=== Task ===
Pull out every line in the records that contains the word "building" and copy each one unchanged.

=== Records supplied ===
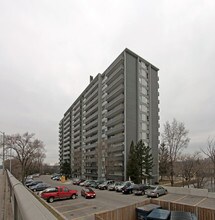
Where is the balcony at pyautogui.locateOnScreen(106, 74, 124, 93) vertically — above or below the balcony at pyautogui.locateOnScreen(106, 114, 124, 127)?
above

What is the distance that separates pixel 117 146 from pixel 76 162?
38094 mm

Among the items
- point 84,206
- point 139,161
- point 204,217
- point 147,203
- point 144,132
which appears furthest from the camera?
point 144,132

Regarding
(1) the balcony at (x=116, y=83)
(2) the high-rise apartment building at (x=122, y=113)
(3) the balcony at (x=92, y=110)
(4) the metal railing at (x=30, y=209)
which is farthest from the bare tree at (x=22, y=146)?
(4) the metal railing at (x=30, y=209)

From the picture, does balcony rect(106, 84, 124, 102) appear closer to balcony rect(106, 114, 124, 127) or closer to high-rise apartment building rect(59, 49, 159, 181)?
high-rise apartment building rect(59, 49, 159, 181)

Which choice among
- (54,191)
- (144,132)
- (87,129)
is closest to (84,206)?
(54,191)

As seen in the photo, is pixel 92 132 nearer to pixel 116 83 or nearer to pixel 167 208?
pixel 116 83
--
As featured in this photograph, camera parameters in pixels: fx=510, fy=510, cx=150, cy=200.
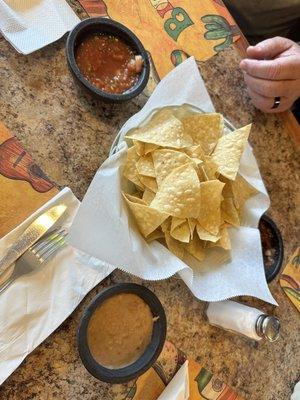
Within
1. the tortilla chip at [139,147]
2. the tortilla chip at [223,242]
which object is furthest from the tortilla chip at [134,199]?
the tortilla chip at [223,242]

=== Response to this task ===
(2) the high-rise apartment building at (x=122, y=113)
From the picture, does balcony rect(106, 84, 124, 102) appear closer to balcony rect(106, 114, 124, 127) or closer to high-rise apartment building rect(59, 49, 159, 181)?
high-rise apartment building rect(59, 49, 159, 181)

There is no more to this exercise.